“Yeah.”
“Haven’t seen too many of you around lately. Things have been tough lately for dreamers. They say dreaming’s dead; no one does it anymore. It’s not dead, it’s just that it’s been forgotten. Removed from our language. Nobody teaches it, so nobody knows it exists. Dreamers are banished to obscurity. I’m trying to change all that, and I hope you are too. By dreaming, everyday. Dreaming with our hands and dreaming with our minds. Our planet is facing the greatest problems it’s ever faced, ever. So whatever you do, don’t be bored. This is absolutely the most exciting time we could have possibly hoped to be alive. Things have just started.”

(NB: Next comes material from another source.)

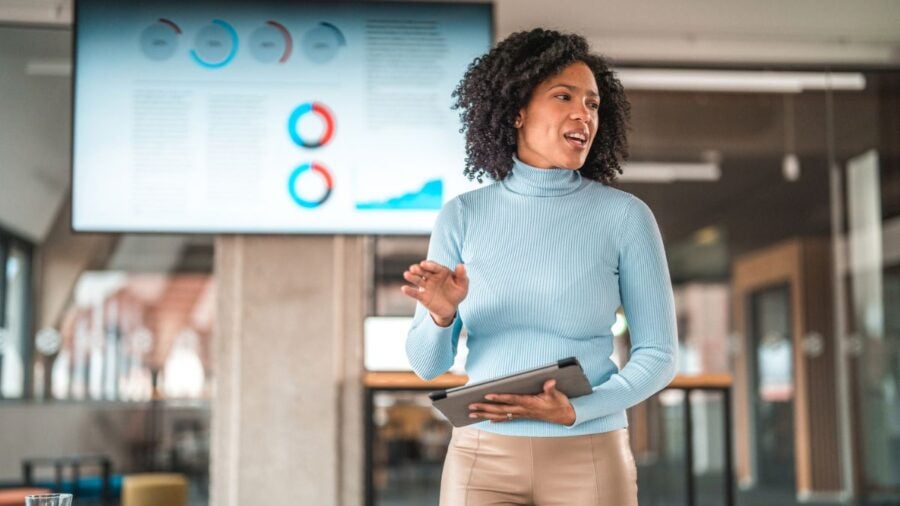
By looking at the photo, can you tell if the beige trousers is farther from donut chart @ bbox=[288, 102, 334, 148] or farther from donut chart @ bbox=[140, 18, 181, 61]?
donut chart @ bbox=[140, 18, 181, 61]

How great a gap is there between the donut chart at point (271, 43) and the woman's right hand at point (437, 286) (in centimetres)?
298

I’ve been listening to these words for weeks now. They’re embedded into an eclectic mix on a podcast from an internet radio station I discovered some years ago, and whose combination of trance and ambient chill-out I more or less listen to exclusively these days*. Anyway. I did some detective work, took the phrase: They say dreaming’s dead; no one does it anymore, fed it into the Google box and out popped references to the Kleptones who worked the reading I’ve been listening to into their 2006 concept album, 24 hours, but there were also references to the original dialogue which was lifted from a film called Waking Life (2001) by Richard Linklater.

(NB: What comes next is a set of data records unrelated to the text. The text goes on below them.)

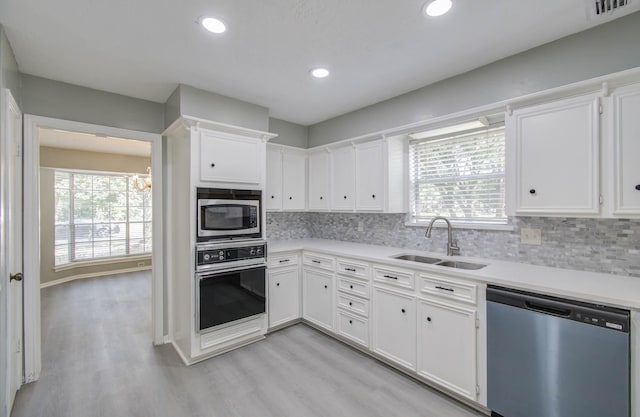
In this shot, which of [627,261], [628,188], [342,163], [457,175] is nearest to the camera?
[628,188]

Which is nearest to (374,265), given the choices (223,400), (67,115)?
(223,400)

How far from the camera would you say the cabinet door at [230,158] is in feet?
8.94

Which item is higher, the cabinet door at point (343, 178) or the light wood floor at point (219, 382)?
the cabinet door at point (343, 178)

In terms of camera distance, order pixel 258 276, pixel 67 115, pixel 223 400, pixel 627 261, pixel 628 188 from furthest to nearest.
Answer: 1. pixel 258 276
2. pixel 67 115
3. pixel 223 400
4. pixel 627 261
5. pixel 628 188

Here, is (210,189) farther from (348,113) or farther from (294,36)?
(348,113)

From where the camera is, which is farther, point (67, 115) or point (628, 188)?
point (67, 115)

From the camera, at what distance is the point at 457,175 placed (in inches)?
111

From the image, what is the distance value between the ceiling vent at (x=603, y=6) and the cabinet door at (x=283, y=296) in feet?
10.5

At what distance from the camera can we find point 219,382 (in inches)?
93.9

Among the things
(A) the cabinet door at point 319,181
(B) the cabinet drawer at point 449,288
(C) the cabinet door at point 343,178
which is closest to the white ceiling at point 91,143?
(A) the cabinet door at point 319,181

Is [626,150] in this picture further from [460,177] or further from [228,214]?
[228,214]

I don’t know what I was doing in 2001, but this film passed completely under my radar, and I’m sorry it’s taken me over a decade to catch up with it. You’ll find clips on You Tube, but I wanted the whole experience so I ordered it from Amazon for the princely sum of £4.00 (including postage), and I watched it last night.
I found it mesmerising, but also puzzling that it should surface now because it deals with a lot of stuff that’s running around in my head at the moment, and which I’m trying to get a firmer handle on in order to make way in my own inner life. It resonates because I’m dreamer. I dream with my mind and with my hands. Dreams are great liberators, but they can puzzle or enlighten in equal measure. They can also be disturbing if we’re not ready for what they have to say, and they can make us ill, if we repeatedly ignore their warnings.

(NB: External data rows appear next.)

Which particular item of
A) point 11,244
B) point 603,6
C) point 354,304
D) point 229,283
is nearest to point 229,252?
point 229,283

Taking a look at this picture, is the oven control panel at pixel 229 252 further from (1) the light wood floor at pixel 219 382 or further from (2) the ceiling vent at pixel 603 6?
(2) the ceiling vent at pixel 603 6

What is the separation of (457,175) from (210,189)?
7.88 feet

The film uses the phenomenon of lucid dreaming as a vehicle for exploring the nature of reality – a lucid dream being the kind of dream where you wake up in your dream, and become lucid. Lucid dreams are a rare and startling faculty of the human psyche. The dream world, normally vague and passively experienced, is suddenly focussed by the conscious ego into a tangible alternate reality, one in which you can interact with the dream-scape, and change it. You can engage with the characters in your dream, ask their advice, respond to them, make love to them. A lucid dream can be a life-changing experience.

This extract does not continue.